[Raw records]
** BEGIN **

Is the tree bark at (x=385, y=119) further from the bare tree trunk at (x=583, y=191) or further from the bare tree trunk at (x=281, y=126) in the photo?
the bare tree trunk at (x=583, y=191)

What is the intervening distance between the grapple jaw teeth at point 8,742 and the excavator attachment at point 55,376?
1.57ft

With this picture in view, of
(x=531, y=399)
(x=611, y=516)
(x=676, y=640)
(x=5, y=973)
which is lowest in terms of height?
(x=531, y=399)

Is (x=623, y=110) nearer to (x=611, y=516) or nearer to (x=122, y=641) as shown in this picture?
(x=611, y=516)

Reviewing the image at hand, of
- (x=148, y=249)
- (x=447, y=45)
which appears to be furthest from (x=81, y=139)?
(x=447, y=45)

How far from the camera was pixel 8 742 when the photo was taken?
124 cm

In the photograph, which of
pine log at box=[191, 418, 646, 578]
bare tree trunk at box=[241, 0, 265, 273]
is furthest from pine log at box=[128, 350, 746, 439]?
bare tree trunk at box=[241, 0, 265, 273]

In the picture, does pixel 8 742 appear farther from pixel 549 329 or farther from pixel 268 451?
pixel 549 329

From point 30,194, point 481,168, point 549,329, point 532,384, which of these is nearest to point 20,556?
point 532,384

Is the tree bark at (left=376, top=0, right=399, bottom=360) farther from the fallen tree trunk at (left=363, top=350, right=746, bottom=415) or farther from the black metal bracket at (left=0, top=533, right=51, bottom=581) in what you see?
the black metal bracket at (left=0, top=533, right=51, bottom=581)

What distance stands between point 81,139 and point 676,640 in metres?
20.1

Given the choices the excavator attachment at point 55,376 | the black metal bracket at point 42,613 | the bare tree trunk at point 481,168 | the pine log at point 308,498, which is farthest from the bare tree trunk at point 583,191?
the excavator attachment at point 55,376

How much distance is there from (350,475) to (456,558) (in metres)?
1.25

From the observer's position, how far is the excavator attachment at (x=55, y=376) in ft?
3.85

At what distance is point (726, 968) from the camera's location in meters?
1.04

** END **

→ **Request**: Update the rows above, swapping every "pine log" for "wooden log" and keeping everything else the same.

→ **Solution to this task**:
Is the tree bark at (x=385, y=119) further from the bare tree trunk at (x=583, y=191) or further from the bare tree trunk at (x=281, y=126) in the photo?
the bare tree trunk at (x=583, y=191)

What is the intervening distance between the grapple jaw teeth at point 8,742 and the excavator attachment at point 55,376?
1.57ft

With this picture in view, of
(x=531, y=399)
(x=611, y=516)
(x=676, y=640)
(x=5, y=973)
which is lowest in terms of height?
(x=531, y=399)

Is (x=623, y=110) nearer to (x=611, y=516) or nearer to (x=122, y=641) as shown in this picture?
(x=611, y=516)

Reviewing the image at hand, of
- (x=148, y=249)
- (x=447, y=45)
which appears to be furthest from (x=81, y=139)?
(x=447, y=45)

How far from the camera was pixel 8 742 when the photo was taken?
124 cm

In the photograph, which of
wooden log at box=[191, 418, 646, 578]
bare tree trunk at box=[241, 0, 265, 273]
is furthest from wooden log at box=[128, 350, 746, 439]?
bare tree trunk at box=[241, 0, 265, 273]

In the picture, does pixel 8 742 appear farther from pixel 549 329 or farther from pixel 268 451?
pixel 549 329

From point 30,194, point 481,168, point 549,329, point 532,384, which of these is nearest to point 20,556?
point 532,384

Is the tree bark at (left=376, top=0, right=399, bottom=360) farther from the fallen tree trunk at (left=363, top=350, right=746, bottom=415) or farther from the black metal bracket at (left=0, top=533, right=51, bottom=581) in what you see?
the black metal bracket at (left=0, top=533, right=51, bottom=581)

What distance stands between point 81,139 and point 676,640 in metres?
20.1

Given the choices the excavator attachment at point 55,376 | the black metal bracket at point 42,613 | the bare tree trunk at point 481,168 | the wooden log at point 308,498, which is farthest from the bare tree trunk at point 583,191?
the excavator attachment at point 55,376

How much distance is there from (350,475) to (456,558) (in metres)?
1.25

From the observer's position, how far is the excavator attachment at (x=55, y=376) in ft?
3.85

At what distance is point (726, 968) from the camera's location in meters?
1.04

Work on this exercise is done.